Inverse Matrix and Function

The inverse of $A = \begin{bmatrix} a & b \\ c & d \end{bmatrix}$ is $A^{-1} = \frac{1}{ad - bc} \begin{bmatrix} d & -b \\ -c & a \end{bmatrix}$ , so $a' = \frac{d}{ad - bc}$ , $b' = \frac{-b}{ad - bc}$ , $c' = \frac{-c}{ad - bc}$ , and $d' = \frac{a}{ad - bc}$ .

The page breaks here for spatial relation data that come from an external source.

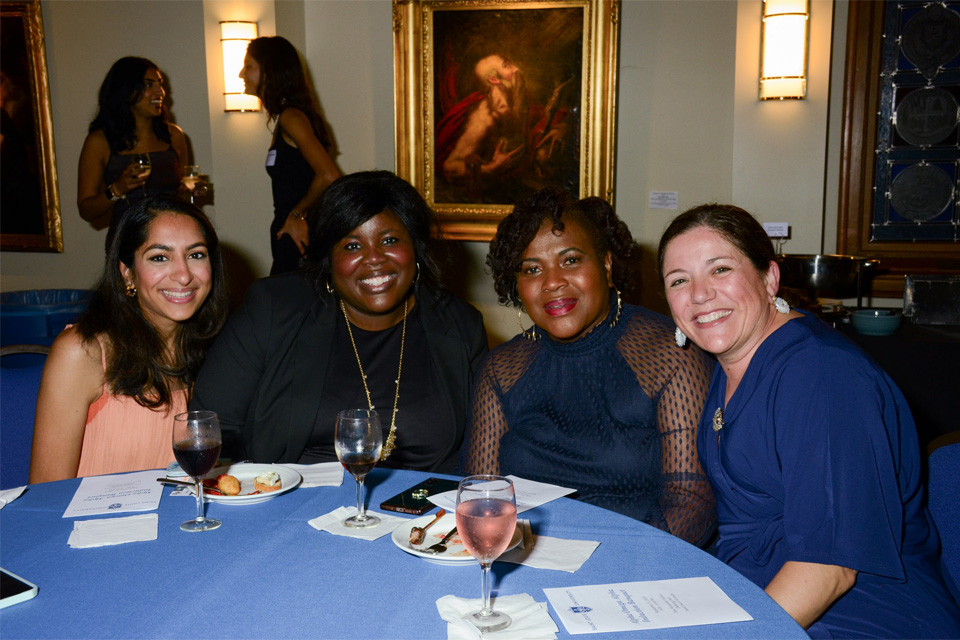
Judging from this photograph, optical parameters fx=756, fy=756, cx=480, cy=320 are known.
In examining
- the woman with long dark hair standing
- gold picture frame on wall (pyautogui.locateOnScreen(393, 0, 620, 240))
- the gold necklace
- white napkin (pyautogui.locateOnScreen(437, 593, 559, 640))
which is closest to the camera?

Since $f(x) = \frac{ax + b}{cx + d}$ , $x = \frac{af^{-1}(x) + b}{cf^{-1}(x) + d}$ , which solves to $f^{-1}(x) = \frac{dx - b}{-cx + a}$ = $\frac{\frac{d}{ad - bc}x + \frac{-b}{ad - bc}}{\frac{-c}{ad - bc}x + \frac{a}{ad - bc}}$ .

Substituting $a'$ , $b'$ , $c'$ , and $d'$ gives $f^{-1} = \frac{a'x + b'}{c'x + d'}$ , so the statement is true .

We have a group homomorphism $\Big( T \begin{bmatrix} a & b \\ c & d \end{bmatrix}\Big)(x)=\frac{ax+b}{cx+d}$ from $GL_2(\mathbb{R})$ to the group of linear fractional maps over $\mathbb{R}$ . Thus $(T(A))^{-1}=T(A^{-1})$ is $\boxed{True}$ .

Am I correct in suspecting that this holds for all invertible $2 \times 2$ matrices $A$ , not merely those with determinant 1 ?